The Hungarian mathematician, physicist, computer scientist, engineer and polymath John von Neumann died 65 years ago today in Washington D.C.

16 comments
  1. Von Neumann was generally regarded as the foremost mathematician of his time and said to be “the last representative of the great mathematicians”.

    Von Neumann made major contributions to many fields, including

    mathematics (foundations of mathematics, functional analysis, ergodic theory, group theory, representation theory, operator algebras, geometry, topology, and numerical analysis),

    physics (quantum mechanics, hydrodynamics, and quantum statistical mechanics), economics (game theory),

    computing (Von Neumann architecture, linear programming, self-replicating machines, stochastic computing),

    and

    statistics.

    He was a pioneer of the application of operator theory to quantum mechanics in the development of functional analysis, and a key figure in the development of game theory and the concepts of cellular automata, the universal constructor and the digital computer.

  2. Absolute genius who contributed heavily to quantum mechanics and general mathematics, and made important contributions to the Manhattan project at Los Alamos.

    Best known to gamers for the Von Neumann architecture of computing, which is why CPU, motherboard and RAM are the key purchases for a computer system today

    (ok, GPU too, but thats just another multicore CPU, motherboard and RAM combo jammed into a PCIe slot)

  3. Sadly he never finish his last book, “The Computer and the Brain” about similarities and differences between computer architecture and human brain with a idea one day computers might be able to simulate their “organic” counterparts. Quite a bold thesis in the 1950s looking at what computers looked like at the time of his death (which of course he had a lot of influence with creation modern electronics computers thanks to Princeton IAS machine and his “Von Neumann Architecture”).

  4. In this world, there are smart people, and then there are geniuses,

    and then there are people who, as teenagers, bring world-class mathematicians to tears with their brilliance on their first meeting.

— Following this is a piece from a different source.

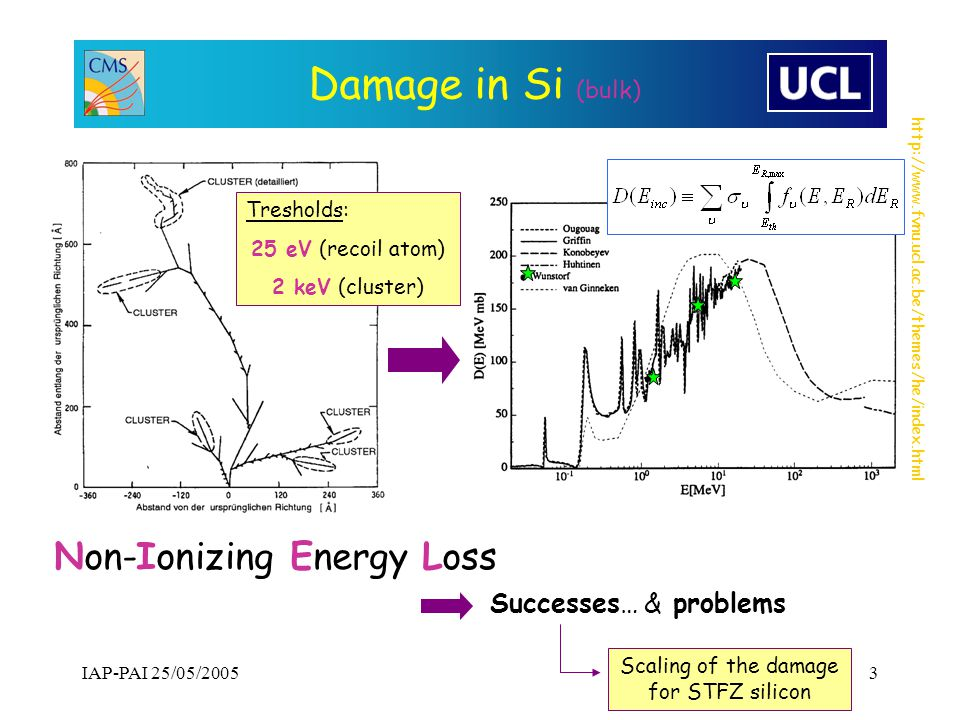http://www.fynu.ucl.ac.be/themes/he/index.html IAP-PAI 25/05/20053 Damage in Si (bulk) Tresholds: 25 eV (recoil atom) 2 keV (cluster) Scaling of the damage for STFZ silicon Non-Ionizing Energy Loss Successes… & problems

    There are also people who achieved enough to get themselves listed on Wikipedia, and people who have a long list of achivevements,

    and then there are people whose list of achievements says “+79 more” or “see full list”.

    Von Neumann, Euler, Newton, and a few others.

  5. Very possibly the most influential person in the 20th century, and almost surely the most unknown out of those who are in that conversation.